Source extract ->
• • • •

U.S. Gives Additional $20 Million to Aid Pakistani Flood Victims

U.S. Contributions to Pakistan Flood Relief Now Top $55 Million

 
People carrying their belongings off helicopter (AP Images)
U.S. Army personnel and helicopters have been rescuing stranded Pakistanis and delivering emergency aid.

Washington — As the humanitarian catastrophe caused by flooding in Pakistan continues to spread, the Obama administration announced it is contributing an additional $20 million with a special focus on the south of the country as flood waters expand into that region.

To date, the United States has contributed $55 million in humanitarian assistance in response to the crisis, and “our contribution may well grow as we get better insight” into the disaster, said Mark Ward, acting director of the Office of U.S. Foreign Disaster Assistance at the U.S. Agency for International Development (USAID). Ward said August 10 that as relief workers gradually gain access to more areas inside Pakistan and flooding spreads, the scale of the disaster is growing more apparent.

• • • •

Record extracts ->
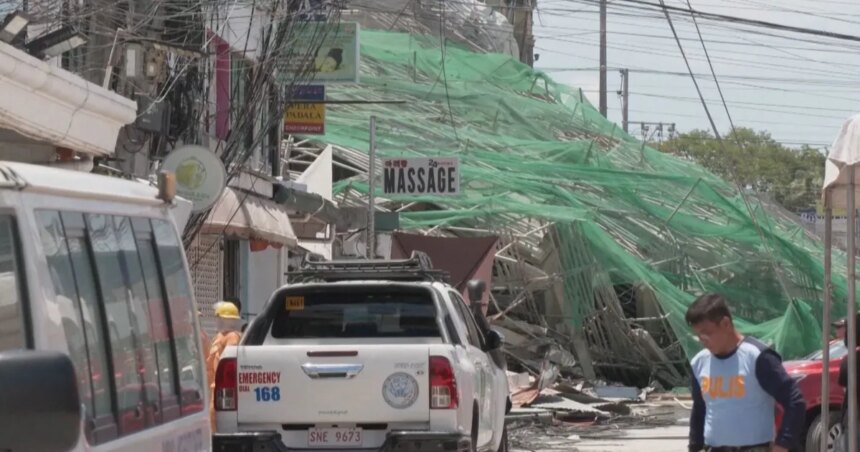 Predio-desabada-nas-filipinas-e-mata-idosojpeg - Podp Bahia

• • • •

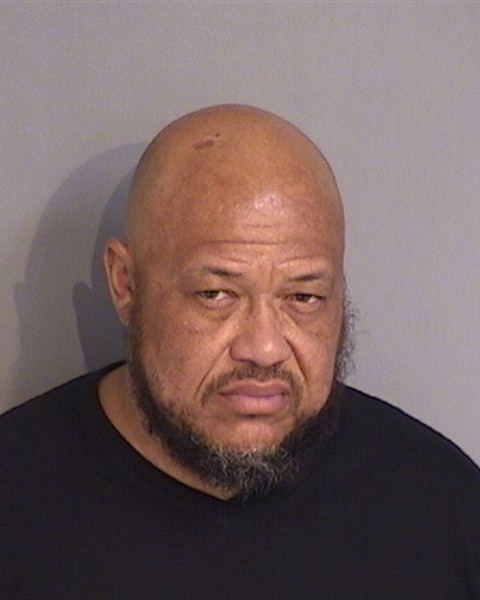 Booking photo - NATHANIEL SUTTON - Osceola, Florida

• • • •

Work instruction 1 ->
Quote the Pakistan flood relief article word for word, everything from "U.S. Gives Additional" down to "helicopter (AP Images)".
Work instruction 2 ->
Continue the article on U.S. aid for the Pakistan floods from the point where it stops.

Exercise response 1 ->
U.S. Gives Additional $20 Million to Aid Pakistani Flood Victims

U.S. Contributions to Pakistan Flood Relief Now Top $55 Million

 
People carrying their belongings off helicopter (AP Images)

Exercise response 2 ->
To speed up the delivery of assistance, the U.S. funds are being channeled through members of the international humanitarian community, including Pakistani nongovernmental organizations, he said.

“What we’re going to be doing with this additional money is, just as the flood is moving south, we are going to move south. We are going to expand those activities with new organizations and existing organizations that we’ve been supporting so that they can move their activities as the flood goes south,” Ward said.

The State Department’s deputy special representative for Afghanistan and Pakistan, Dan Feldman, said U.S. military personnel and equipment are providing additional assistance by using helicopters to rescue people stranded by the floods and to deliver aid.

According to an August 10 State Department fact sheet, the six U.S. Army helicopters have evacuated 2,305 people and delivered 211,000 pounds (95,708 kilos) of relief supplies since they arrived August 5.

The fact sheet said the Obama administration so far has provided a month’s ration of food to about 168,500 people through the World Food Programme (WFP). U.S.-funded food rations are reaching about 20,000 people per day and include 436,000 halal meals, the fact sheet said.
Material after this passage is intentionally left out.